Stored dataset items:
####
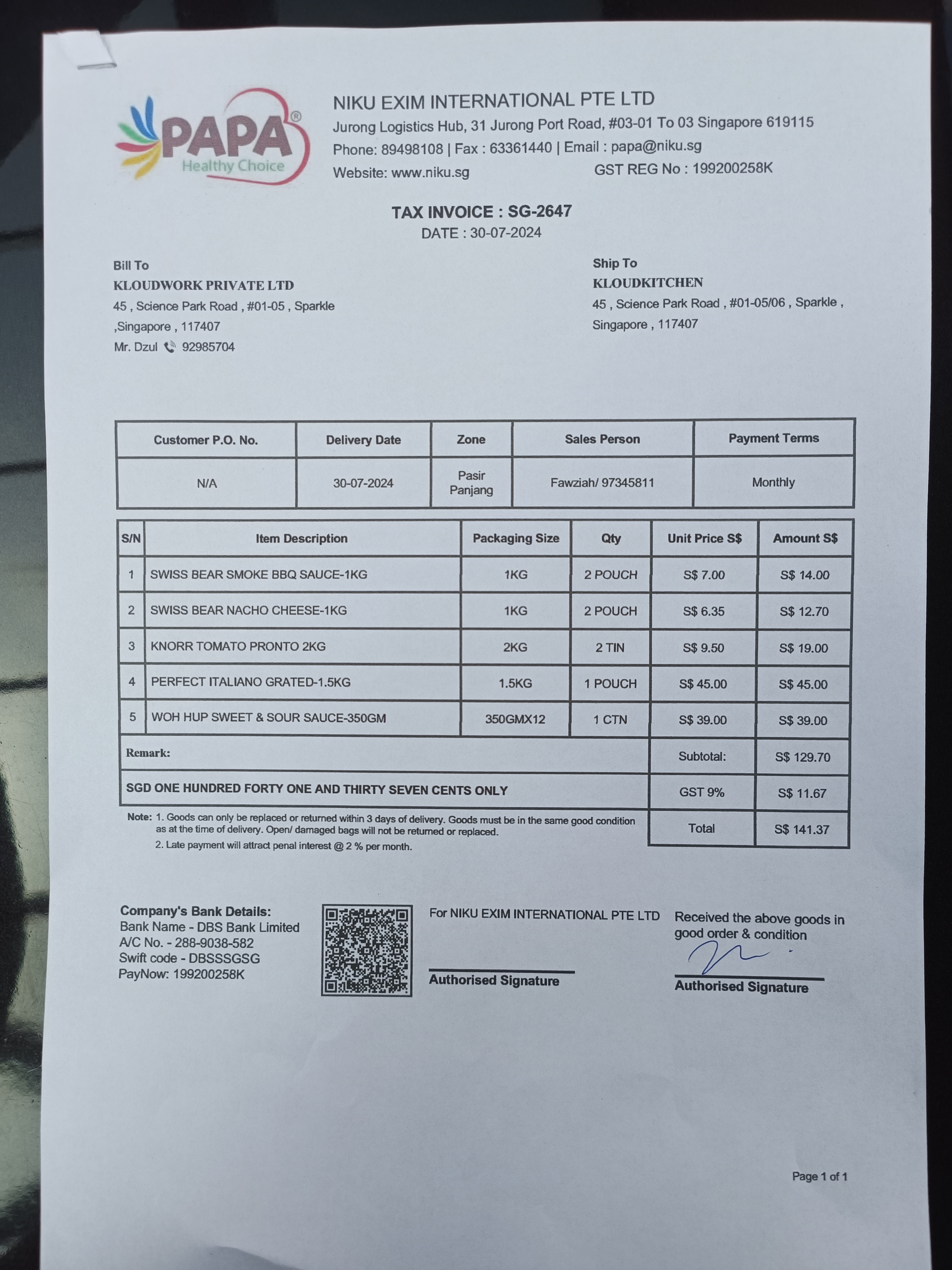 PAPA®
Healthy Choice

NIKU EXIM INTERNATIONAL PTE LTD
Jurong Logistics Hub, 31 Jurong Port Road, #03-01 To 03 Singapore 619115
Phone: 89498108 | Fax : 63361440 | Email : papa@niku.sg
Website: www.niku.sg GST REG No : 199200258K

TAX INVOICE : SG-2647
DATE : 30-07-2024

Bill To
KLOUDWORK PRIVATE LTD
45 , Science Park Road , #01-05 , Sparkle ,Singapore , 117407
Mr. Dzul 92985704

Ship To
KLOUDKITCHEN
45 , Science Park Road , #01-05/06 , Sparkle , Singapore , 117407

| Customer P.O. No. | Delivery Date | Zone | Sales Person | Payment Terms |
|---|---|---|---|---|
| N/A | 30-07-2024 | Pasir Panjang | Fawziah/ 97345811 | Monthly |

| S/N | Item Description | Packaging Size | Qty | Unit Price S$ | Amount S$ |
|---|---|---|---|---|---|
| 1 | SWISS BEAR SMOKE BBQ SAUCE-1KG | 1KG | 2 POUCH | S$ 7.00 | S$ 14.00 |
| 2 | SWISS BEAR NACHO CHEESE-1KG | 1KG | 2 POUCH | S$ 6.35 | S$ 12.70 |
| 3 | KNORR TOMATO PRONTO 2KG | 2KG | 2 TIN | S$ 9.50 | S$ 19.00 |
| 4 | PERFECT ITALIANO GRATED-1.5KG | 1.5KG | 1 POUCH | S$ 45.00 | S$ 45.00 |
| 5 | WOH HUP SWEET & SOUR SAUCE-350GM | 350GMX12 | 1 CTN | S$ 39.00 | S$ 39.00 |
| Remark: | | | | Subtotal: | S$ 129.70 |
| SGD ONE HUNDRED FORTY ONE AND THIRTY SEVEN CENTS ONLY | | | | GST 9% | S$ 11.67 |
| | | | | Total | S$ 141.37 |

Note: 1. Goods can only be replaced or returned within 3 days of delivery. Goods must be in the same good condition as at the time of delivery. Open/ damaged bags will not be returned or replaced.
2. Late payment will attract penal interest @ 2 % per month.

Company's Bank Details:
Bank Name - DBS Bank Limited
A/C No. - 288-9038-582
Swift code - DBSSSGSG
PayNow: 199200258K

For NIKU EXIM INTERNATIONAL PTE LTD
Authorised Signature

Received the above goods in good order & condition
Authorised Signature

Page 1 of 1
####
- **Instructions to follow**: Only the lines from the one containing "39.00 | S$ 39.00 |" through the end of the data above are wanted, both ends included; restate them word for word.

- **The completed task**:
| 5 | WOH HUP SWEET & SOUR SAUCE-350GM | 350GMX12 | 1 CTN | S$ 39.00 | S$ 39.00 |
| Remark: | | | | Subtotal: | S$ 129.70 |
| SGD ONE HUNDRED FORTY ONE AND THIRTY SEVEN CENTS ONLY | | | | GST 9% | S$ 11.67 |
| | | | | Total | S$ 141.37 |

Note: 1. Goods can only be replaced or returned within 3 days of delivery. Goods must be in the same good condition as at the time of delivery. Open/ damaged bags will not be returned or replaced.
2. Late payment will attract penal interest @ 2 % per month.

Company's Bank Details:
Bank Name - DBS Bank Limited
A/C No. - 288-9038-582
Swift code - DBSSSGSG
PayNow: 199200258K

For NIKU EXIM INTERNATIONAL PTE LTD
Authorised Signature

Received the above goods in good order & condition
Authorised Signature

Page 1 of 1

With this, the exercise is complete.